In single-phase applications, open-cell cellular solids are generally used in heat exchangers, where the cellular structure (typically metallic) markedly improves the heat transfer. The enhanced thermal performance is primarily attributed to the increased heat transfer surface area and improved fluid mixing provided by the cellular configuration. Cellular solids are used in multifunctional contexts, simultaneously serving structural and thermal management roles. Among various cellular architectures, strut-based lattice structures have proven particularly promising when shifting from purely thermal applications toward multi-objective designs, as they can act both as heat exchangers and mechanical load-bearing components. In this context, one of the goals of this Thesis is to experimentally characterize the convective heat transfer and pressure drop in strut-based lattice structures. This characterization has led to the formulation of scaling laws that are useful for predicting the performance of body-centered cubic (bcc) and face-centered cubic with z-strut (f2ccz) lattice structures within heat exchangers.
Regarding the use of cellular solids with materials undergoing a phase change, this thesis specifically focuses on the solid-liquid transition. These materials, known as phase-change materials (PCMs), are characterized by a high latent heat of fusion and phase transitions within a narrow temperature range. They are particularly interesting because of their applications in thermal energy storage, passive cooling, and temperature regulation. However, their inherently low thermal conductivity limits their thermal responsiveness. One effective strategy for enhancing the thermal performance of PCMs is to couple them with highly conductive cellular solids. Unfortunately, the transient nature of phase change phenomena renders the application of classical methods inappropriate for designing thermal storage and heat exchangers. To date, the strategies and methodologies used to characterize and predict the melting dynamics of the PCMs is a subject of discussion. During PCM melting inside an enclosure heated from the side, various melting regimes typically arise, including conductive, convective, and shrinking solids. The first is the conductive regime, where the melting front is vertical and conduction dominates heat transfer.

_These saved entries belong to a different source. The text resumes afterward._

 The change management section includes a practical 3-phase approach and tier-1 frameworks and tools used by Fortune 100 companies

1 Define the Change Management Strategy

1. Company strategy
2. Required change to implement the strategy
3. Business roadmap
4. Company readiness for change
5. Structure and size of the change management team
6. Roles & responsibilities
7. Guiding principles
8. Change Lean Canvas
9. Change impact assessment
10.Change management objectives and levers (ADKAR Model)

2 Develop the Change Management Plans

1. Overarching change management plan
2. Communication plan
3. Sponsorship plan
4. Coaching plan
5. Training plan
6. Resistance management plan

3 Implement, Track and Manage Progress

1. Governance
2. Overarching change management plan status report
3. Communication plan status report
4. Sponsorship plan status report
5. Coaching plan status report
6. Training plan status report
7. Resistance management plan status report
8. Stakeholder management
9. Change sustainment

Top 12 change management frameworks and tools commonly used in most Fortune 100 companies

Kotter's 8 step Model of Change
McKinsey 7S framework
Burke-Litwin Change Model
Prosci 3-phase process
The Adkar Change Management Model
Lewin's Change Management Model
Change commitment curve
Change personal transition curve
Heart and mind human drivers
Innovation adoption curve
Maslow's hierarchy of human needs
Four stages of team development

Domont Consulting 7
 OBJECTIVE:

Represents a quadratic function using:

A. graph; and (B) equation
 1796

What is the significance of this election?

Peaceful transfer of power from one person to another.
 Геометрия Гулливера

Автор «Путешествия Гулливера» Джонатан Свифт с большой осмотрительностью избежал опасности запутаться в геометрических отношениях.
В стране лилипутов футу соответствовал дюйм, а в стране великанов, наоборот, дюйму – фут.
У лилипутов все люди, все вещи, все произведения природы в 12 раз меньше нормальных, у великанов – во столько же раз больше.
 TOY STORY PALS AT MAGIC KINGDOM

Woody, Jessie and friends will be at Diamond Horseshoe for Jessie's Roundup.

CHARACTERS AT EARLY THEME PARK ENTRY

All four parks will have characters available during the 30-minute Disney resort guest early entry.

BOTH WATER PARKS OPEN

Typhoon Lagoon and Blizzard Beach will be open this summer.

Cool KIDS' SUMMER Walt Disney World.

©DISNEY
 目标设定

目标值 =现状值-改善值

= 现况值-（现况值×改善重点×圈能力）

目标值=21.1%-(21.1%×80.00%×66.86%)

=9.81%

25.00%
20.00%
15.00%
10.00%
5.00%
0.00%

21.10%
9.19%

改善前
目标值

Then there is the convective regime, in which the melting front takes a typical inflected form owing to the action of gravity. Finally, in the last regime, the shrinking solid begins when the melting front reaches the wall opposite the heated one. Similar regimes may occur in the melting of PCM within cellular solids, such as open-cell metal foams, in which the metallic structure simultaneously enhances conductive heat transfer and restricts convective fluid motion. Another objective of this Thesis is to experimentally identify the transition point, from conduction-dominated to convection-dominated melting regimes within cellular structures, specifically in metal foams and strut-based lattice. Therefore, a map was constructed to predict the onset of natural convection during the melting process of organic PCMs within aluminum foams and bcc lattice structures, considering both metallic and resin-based materials.
Lastly, the shrinking-solid regime of an organic PCM within a vertical tube-in-tube heat exchanger featuring a high aspect ratio was investigated. The analysis specifically addressed the influence of the initial and boundary conditions on the melting dynamics. The results highlighted a clear relationship between the liquid fraction and height of the melting front, which was consistently observed regardless of variations in the initial or boundary conditions.
The Thesis is structured into three main parts: Part I provides a literature review on cellular solids in thermal applications, particularly focusing on single-phase heat transfer, fluid flow, and solid-liquid phase change; Part II details experimental investigations of single-phase convective heat transfer and fluid flow in strut-based lattice structures; Part III explores natural convection phenomena during PCM melting within aluminum foams and strut-based lattice structures.